Since the debut of the Transformer architecture in the groundbreaking paper “Attention is All You Need” 7 years ago, the landscape of machine learning has been fundamentally transformed. This architecture, along with its self-attention mechanisms, has creeped into every corner of machine learning, from computer vision to reinforcement learning. Predominantly, modern Large Language Models are built upon the foundations of the Transformer architecture and its core principles. However, as the development of LLMs flood the nuance of each model, the evolution and divergence of these models’ architecture from the original Transformer design is often less documented. It typically requires digging through papers to trace the origins and reasons for each modification.

This article aims to shed light on some of the most pivotal and influential LLM architectures, delving into the rationale behind their specific design choices. A clear understanding of the original Transformer architecture is assumed. To learn more, checkout this article.

GPT-3

Undoubtedly, the revolution of LLMs all began with the release of ChatGPT on November 30th, 2022. ChatGPT was based on the GPT-3 architecture and fine-tuned for conversation using Reinforcement Learning with Human Feedback (RLHF).

The GPT line of models is more than game-changing, from GPT to GPT-4, at every iteration, the GPT series almost always reigning on top of all other NLP models at the time.

In the original GPT paper, the model sets itself apart from all others at the time by employing a decoder-only architecture. Some of the best performing models at its time, such as the Bidirectional Transformer (BERT), utilizes both the encoder and the decoder module as outlined in the original “Attention is All You Need” paper. The decoder-only architecture improved the efficiency in computation as well as decreased the complexity in models. Almost every LLM after the success of GPT-3 adopted the decoder-only architecture.

Inputs and Outputs

Outputs from the GPT-3 model are generated autoregressively, similar to the original Transformer implementation. However, there is one minor difference. The input length of GPT-3 is fixed to 2048 tokens, and any input that’s shorter is padded with empty tokens until it reaches 2048 tokens.

At each prediction step, the model produces the token most likely to follow the end of the input sequence. This output token is then appended to the input sequence and re-entered into the model for the next token prediction. This process repeats until the desired length of the output sequence is reached or the model determines it has reached the natural end of the response.

The above schema applies for all modern Large Language Models.

Byte Pair Encoding Tokenization

Notice how GPT-3 deals with tokens, not words or characters. Language models prior to the GPT family had a wide variety of tokenization methods, one of them, space and punctuation tokenization, was widely used. It can loosely be explained as splitting input sequences into individual words and punctuations.

Tokenization techniques like space and punctuation will typically generate an enormous vocabulary, encompassing as many unique words and symbols seen in the model’s training data. Utilizing such tokenization methods will not only lead to increase in computational complexity but also create the problem of dealing with words outside of the model’s vocabulary during inference.

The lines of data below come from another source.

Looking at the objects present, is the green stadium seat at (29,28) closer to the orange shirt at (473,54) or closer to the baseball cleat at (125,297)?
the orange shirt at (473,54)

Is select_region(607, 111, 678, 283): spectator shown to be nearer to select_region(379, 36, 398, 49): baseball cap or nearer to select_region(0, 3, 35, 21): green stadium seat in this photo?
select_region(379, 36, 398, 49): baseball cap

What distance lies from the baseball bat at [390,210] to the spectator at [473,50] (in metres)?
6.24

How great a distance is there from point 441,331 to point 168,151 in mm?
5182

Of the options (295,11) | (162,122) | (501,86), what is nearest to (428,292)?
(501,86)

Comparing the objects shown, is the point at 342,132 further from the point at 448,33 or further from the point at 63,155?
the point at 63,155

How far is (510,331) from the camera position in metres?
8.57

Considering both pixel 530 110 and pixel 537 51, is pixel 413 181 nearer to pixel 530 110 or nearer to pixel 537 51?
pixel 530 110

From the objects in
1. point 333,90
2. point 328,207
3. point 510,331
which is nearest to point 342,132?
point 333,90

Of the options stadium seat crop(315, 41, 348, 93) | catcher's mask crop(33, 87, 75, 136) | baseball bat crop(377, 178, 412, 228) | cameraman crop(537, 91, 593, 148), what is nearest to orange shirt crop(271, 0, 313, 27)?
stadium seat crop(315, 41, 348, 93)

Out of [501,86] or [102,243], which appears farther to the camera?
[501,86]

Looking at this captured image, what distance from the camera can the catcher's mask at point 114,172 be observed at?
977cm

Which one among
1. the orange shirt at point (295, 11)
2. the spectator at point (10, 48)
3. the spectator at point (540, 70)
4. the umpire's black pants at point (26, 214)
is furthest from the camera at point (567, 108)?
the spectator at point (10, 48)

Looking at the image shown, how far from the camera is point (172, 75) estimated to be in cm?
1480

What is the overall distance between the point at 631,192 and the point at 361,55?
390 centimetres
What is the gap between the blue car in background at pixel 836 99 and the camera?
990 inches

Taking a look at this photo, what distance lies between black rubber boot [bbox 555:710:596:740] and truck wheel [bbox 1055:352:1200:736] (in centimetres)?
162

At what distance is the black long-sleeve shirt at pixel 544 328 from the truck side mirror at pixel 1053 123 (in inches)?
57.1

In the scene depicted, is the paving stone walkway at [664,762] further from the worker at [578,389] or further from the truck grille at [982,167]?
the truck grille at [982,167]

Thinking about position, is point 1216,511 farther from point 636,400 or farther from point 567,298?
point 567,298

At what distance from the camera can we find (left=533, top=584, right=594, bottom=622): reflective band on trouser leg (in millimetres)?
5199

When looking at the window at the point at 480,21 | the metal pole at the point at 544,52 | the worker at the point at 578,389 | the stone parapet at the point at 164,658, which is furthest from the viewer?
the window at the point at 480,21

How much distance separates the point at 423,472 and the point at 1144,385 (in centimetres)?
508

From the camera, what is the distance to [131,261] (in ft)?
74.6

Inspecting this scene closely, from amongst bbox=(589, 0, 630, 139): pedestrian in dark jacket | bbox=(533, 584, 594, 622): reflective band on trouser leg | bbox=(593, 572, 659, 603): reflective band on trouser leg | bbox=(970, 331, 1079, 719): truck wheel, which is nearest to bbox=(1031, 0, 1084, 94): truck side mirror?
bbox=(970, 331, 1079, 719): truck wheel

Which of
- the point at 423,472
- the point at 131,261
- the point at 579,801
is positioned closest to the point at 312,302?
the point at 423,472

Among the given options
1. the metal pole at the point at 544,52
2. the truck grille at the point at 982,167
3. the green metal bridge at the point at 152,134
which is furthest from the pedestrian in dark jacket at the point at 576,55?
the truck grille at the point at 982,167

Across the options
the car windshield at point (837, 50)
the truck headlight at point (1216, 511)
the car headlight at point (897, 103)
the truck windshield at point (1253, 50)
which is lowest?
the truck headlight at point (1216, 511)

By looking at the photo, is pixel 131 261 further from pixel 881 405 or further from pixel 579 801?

GPT-3’s adoption of Byte Pair Encoding (BPE) addresses these challenges by employing a more efficient and adaptable tokenization strategy. BPE strikes a balance between the extremes of character-level granularity and word-level generalization. Most modern LLMs rely on their own variation of BPE.

Here’s a simplified process of how BPE works:

  1. Initialization of Vocabulary: BPE starts with a vocabulary of individual characters. This vocabulary includes all characters appearing in the training corpus. Each unique character is treated as an initial token.

  2. Building the Vocabulary: The algorithm counts the frequency of each pair of adjacent tokens (initially characters) in the training data.

  3. Merging: It identifies the most frequent pair of consecutive tokens and merges them into a single new token. For example, if ‘h’ and ‘e’ are the most frequent pair, they are merged to form the token ‘he’.

Determining the Number of Merge Operations: The number of merge operations is a hyperparameter set based on the desired vocabulary size. In GPT-3, this meant a large number of merges, leading to a vocabulary that efficiently encodes common sequences in the training data.